Meet Zoe.

By Zoe, Nairobi

By Zoe, Nairobi

In the earlier part of 2015, I only had one wish—to become an interior designer. This ideal career path influenced my relative ignorance to subjects such as physics and chemistry. However, upon coming home one day and announcing my failure on the math exam we took, Mummy Yundi told me to try and work harder. Despite missing the first term of year eight, she knew I could get better in all my subjects. She told me I had the capability of becoming a doctor; soon after, I began extensive research on cancer. This drove me to want to become a pediatric oncologist, resulting also from my love for children.

Another path I embarked on was becoming a children’s author. My first story was about ten or eleven pages long, entitled “Uncle Daniel.” My next story, still pending completion, is called “Sought and Found.” Lastly, I am writing a series of books called the Denim Rider, dedicated to all of my younger siblings.

Roughly around the same time I started writing my stories, I developed an interest in photography. I love taking pictures of landscapes and plants, which I think is relevant to this program, considering our work with the environment. I am thinking about making a portfolio of some of my work, but I will have to wait for my schedule to clear up!

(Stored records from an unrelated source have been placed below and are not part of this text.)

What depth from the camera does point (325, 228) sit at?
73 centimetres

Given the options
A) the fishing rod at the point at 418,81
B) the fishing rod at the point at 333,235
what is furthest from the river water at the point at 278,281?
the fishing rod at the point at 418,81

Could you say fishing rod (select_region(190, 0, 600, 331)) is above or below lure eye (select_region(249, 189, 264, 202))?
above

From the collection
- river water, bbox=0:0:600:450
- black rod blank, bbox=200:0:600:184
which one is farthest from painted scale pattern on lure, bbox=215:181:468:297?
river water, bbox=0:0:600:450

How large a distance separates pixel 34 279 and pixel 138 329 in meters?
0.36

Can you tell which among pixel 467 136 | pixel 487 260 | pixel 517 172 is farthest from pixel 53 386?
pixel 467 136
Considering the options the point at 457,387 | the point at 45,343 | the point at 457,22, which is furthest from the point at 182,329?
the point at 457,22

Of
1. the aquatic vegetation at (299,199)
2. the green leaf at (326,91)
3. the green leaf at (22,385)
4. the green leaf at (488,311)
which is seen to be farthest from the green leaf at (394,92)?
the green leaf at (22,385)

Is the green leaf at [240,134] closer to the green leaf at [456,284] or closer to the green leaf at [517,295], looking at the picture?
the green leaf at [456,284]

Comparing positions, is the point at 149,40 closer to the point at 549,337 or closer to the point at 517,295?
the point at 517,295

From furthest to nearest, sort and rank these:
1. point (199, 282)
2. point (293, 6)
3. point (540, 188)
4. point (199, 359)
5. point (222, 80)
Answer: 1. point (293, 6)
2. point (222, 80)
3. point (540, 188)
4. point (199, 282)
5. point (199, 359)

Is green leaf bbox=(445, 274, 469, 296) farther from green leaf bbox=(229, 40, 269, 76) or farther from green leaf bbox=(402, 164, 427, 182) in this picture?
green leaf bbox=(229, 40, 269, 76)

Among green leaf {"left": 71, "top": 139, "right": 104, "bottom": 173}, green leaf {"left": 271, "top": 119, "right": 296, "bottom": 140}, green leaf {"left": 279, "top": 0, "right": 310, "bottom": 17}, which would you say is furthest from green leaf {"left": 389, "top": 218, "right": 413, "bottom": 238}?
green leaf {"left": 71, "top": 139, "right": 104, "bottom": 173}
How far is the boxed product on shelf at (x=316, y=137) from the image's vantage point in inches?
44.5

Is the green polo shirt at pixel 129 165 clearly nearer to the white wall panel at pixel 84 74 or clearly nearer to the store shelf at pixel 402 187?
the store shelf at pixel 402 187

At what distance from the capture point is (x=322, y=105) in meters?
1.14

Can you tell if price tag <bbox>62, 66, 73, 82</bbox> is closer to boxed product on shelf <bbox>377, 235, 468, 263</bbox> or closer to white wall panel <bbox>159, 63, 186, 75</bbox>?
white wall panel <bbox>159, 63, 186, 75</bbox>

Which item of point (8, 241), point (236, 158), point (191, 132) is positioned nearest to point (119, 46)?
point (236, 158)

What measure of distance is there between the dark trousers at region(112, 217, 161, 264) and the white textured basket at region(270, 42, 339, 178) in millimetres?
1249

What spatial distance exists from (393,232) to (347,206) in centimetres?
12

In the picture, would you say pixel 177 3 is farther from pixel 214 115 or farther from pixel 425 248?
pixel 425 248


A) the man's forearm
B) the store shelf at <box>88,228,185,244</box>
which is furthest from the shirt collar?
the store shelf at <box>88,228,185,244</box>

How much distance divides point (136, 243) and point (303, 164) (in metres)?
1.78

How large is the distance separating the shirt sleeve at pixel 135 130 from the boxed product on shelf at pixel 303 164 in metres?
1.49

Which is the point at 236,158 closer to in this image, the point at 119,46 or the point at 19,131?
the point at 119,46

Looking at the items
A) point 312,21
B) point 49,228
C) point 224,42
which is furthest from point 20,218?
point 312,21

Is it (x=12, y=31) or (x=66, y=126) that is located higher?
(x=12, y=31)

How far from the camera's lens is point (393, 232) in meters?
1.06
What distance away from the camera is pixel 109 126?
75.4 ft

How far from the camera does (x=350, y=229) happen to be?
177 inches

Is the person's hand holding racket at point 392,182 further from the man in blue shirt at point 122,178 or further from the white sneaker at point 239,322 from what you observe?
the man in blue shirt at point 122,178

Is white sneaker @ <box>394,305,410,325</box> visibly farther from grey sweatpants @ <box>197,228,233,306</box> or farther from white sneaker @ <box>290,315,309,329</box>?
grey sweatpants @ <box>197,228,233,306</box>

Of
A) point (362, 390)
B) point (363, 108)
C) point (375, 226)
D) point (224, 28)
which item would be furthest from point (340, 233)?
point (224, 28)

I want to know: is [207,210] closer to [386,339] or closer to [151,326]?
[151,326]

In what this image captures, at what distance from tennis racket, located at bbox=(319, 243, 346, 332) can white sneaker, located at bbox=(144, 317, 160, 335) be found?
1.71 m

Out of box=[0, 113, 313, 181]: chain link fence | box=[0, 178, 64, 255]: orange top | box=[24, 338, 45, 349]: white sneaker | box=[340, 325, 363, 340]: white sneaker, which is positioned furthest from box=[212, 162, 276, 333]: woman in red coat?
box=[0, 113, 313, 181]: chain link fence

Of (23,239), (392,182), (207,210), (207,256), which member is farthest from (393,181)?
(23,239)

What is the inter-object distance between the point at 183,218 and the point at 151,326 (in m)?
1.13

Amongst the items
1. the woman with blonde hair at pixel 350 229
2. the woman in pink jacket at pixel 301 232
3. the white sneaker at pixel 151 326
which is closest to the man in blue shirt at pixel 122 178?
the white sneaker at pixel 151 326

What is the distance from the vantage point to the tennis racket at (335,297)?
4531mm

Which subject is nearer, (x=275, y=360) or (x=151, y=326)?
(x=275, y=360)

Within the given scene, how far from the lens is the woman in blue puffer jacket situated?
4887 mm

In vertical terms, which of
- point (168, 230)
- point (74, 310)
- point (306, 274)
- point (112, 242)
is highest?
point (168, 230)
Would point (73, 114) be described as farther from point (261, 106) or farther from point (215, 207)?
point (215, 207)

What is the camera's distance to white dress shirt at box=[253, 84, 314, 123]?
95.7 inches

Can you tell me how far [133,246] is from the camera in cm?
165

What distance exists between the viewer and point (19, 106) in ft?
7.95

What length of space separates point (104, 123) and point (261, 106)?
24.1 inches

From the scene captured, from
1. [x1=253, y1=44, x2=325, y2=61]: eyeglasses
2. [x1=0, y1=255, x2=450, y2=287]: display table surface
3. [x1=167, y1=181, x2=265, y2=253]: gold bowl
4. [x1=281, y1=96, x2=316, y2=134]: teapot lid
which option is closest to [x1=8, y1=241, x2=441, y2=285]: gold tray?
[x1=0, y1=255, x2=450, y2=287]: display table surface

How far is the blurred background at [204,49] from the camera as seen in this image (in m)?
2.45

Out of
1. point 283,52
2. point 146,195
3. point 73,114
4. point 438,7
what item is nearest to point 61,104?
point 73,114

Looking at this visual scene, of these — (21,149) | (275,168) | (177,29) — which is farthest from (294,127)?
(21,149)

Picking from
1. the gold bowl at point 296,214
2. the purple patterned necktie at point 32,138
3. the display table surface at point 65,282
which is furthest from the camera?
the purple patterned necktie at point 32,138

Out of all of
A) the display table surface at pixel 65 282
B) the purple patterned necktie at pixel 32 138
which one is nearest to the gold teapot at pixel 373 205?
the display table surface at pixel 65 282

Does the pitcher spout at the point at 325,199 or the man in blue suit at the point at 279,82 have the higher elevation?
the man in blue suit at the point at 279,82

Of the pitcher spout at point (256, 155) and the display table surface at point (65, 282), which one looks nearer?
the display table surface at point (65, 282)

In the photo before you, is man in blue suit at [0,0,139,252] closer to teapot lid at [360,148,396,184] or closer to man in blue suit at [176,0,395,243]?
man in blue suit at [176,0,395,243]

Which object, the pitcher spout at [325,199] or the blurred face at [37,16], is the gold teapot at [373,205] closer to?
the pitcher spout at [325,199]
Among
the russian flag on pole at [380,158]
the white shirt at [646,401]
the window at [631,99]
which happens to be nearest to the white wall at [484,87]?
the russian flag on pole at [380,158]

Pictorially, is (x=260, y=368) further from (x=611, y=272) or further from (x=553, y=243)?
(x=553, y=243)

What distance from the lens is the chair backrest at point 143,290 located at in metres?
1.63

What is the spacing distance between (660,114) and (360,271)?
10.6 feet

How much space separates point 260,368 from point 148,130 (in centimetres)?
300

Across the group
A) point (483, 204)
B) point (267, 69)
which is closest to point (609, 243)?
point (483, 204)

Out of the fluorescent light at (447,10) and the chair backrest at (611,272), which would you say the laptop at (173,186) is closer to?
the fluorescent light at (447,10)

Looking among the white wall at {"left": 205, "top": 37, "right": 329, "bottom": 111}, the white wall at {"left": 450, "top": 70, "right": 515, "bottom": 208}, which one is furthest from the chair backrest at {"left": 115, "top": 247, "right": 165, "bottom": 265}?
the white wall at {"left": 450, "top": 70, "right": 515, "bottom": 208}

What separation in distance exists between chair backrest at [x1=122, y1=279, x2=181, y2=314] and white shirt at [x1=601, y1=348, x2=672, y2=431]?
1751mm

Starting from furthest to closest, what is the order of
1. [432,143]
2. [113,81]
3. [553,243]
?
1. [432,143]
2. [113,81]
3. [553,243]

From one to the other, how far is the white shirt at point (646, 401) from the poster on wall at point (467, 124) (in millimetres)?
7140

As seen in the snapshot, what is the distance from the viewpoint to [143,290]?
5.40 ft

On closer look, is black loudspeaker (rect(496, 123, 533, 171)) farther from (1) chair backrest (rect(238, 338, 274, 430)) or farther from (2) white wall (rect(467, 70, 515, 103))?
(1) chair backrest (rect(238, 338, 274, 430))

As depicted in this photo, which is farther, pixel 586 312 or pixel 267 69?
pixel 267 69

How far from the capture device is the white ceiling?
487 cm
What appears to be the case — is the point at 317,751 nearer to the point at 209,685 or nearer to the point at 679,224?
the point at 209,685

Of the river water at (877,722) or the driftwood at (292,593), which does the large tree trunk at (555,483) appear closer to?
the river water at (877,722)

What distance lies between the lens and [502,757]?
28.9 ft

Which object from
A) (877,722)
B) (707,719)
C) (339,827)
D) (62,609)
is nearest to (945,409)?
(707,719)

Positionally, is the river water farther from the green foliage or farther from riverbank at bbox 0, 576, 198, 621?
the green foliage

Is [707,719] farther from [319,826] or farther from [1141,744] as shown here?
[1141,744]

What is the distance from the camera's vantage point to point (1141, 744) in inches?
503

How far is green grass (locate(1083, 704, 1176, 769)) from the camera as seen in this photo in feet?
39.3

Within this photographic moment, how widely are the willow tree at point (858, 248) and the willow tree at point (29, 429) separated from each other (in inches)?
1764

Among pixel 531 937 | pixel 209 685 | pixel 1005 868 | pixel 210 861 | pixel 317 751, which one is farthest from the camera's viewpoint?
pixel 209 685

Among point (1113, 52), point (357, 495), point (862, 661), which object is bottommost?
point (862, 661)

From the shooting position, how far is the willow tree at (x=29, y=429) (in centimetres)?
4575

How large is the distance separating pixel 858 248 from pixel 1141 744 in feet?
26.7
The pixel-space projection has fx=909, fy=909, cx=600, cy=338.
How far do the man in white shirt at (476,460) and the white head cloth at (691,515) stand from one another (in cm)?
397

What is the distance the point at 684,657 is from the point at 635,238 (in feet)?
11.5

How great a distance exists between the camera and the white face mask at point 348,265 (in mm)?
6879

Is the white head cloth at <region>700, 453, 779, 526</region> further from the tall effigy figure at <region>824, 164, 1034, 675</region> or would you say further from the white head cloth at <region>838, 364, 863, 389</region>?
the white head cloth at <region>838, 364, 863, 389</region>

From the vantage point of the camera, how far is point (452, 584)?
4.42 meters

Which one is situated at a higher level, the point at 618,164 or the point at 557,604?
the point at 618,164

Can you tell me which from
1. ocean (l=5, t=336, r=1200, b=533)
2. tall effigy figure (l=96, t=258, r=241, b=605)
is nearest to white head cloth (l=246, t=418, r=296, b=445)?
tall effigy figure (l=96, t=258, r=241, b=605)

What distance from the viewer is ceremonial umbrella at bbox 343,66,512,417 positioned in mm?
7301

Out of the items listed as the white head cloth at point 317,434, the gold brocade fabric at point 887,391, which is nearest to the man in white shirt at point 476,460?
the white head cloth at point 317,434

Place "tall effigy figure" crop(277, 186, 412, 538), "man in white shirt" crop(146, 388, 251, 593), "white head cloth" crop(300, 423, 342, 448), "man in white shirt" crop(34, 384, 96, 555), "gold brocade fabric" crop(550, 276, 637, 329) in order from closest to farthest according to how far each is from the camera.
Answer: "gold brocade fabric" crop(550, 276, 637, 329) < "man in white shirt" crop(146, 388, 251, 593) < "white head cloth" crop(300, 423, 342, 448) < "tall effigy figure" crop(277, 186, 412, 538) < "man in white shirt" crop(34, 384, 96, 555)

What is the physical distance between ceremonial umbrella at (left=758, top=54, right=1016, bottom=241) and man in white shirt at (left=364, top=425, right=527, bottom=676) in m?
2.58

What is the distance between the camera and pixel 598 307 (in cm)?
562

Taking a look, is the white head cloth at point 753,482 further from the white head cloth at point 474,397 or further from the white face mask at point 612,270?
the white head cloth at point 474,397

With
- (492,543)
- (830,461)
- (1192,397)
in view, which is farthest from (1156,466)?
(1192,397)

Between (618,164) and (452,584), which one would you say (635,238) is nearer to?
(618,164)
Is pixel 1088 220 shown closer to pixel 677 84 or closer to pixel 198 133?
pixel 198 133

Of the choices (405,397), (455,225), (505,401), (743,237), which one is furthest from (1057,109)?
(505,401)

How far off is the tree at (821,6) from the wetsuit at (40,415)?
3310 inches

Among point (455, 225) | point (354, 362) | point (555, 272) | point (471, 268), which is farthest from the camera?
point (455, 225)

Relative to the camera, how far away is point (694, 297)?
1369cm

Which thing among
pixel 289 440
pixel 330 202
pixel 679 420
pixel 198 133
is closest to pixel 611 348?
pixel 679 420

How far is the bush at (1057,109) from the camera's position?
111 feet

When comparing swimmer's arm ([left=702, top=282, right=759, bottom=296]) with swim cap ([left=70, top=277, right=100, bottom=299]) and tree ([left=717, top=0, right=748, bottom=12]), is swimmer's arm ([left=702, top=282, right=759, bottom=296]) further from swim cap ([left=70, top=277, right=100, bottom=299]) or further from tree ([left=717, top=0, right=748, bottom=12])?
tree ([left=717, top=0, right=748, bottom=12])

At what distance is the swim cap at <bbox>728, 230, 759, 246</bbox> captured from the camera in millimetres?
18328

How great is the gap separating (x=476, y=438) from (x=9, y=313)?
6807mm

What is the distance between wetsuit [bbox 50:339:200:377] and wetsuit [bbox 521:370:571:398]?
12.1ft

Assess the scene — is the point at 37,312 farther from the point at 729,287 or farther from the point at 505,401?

Sometime in June or July, my art teacher handed out forms to three of my classmates. Being curious, I asked for one. I discovered the National Museum of Kenya was running a program for girls in reference to science, technology, engineering, art, and math. I thought this would finally be my chance to succeed—I kept joining sports, but was always ignored because I was short. I thought tennis would be ideal for me, but I would have had to pay, and things were really tight at the time. I feared joining extra-curricular activities because, to be honest, I was afraid to be ignored again. I would have rather done something else, like study or be alone. However, here came my big break! Only one problem… I was twelve, and had no chance of aging to be fourteen overnight. The next day, my teacher gave me an identical form; I filled it out nervously and handed it in. My mother and Mummy Yundi engaged the whole family in fervent prayer and encouragement, saying, “in the name of Jesus, you will be chosen for this program.” I had enough of God’s grace to go for the interview, and in the holy name of Jesus in response to powerful prayers from all my relatives, I was declared an accepted candidate.

In this program, I am often faced with the challenge that I am the youngest and have exceedingly different mentalities from my colleagues within the program. Therefore, I do not often find myself able to engage in conversation with them. I also speak very little Kiswahili, making it a bit difficult to relate to the people at Mukuru—this is worsened by the colour of my skin. On the whole, this program has helped me to see another side of the world, and I am hoping to help people in return. I want to surprise the world, proving that even young girls like us can make a big difference on earth, such as by traveling to Minnesota. So, well, Minnesota here I come!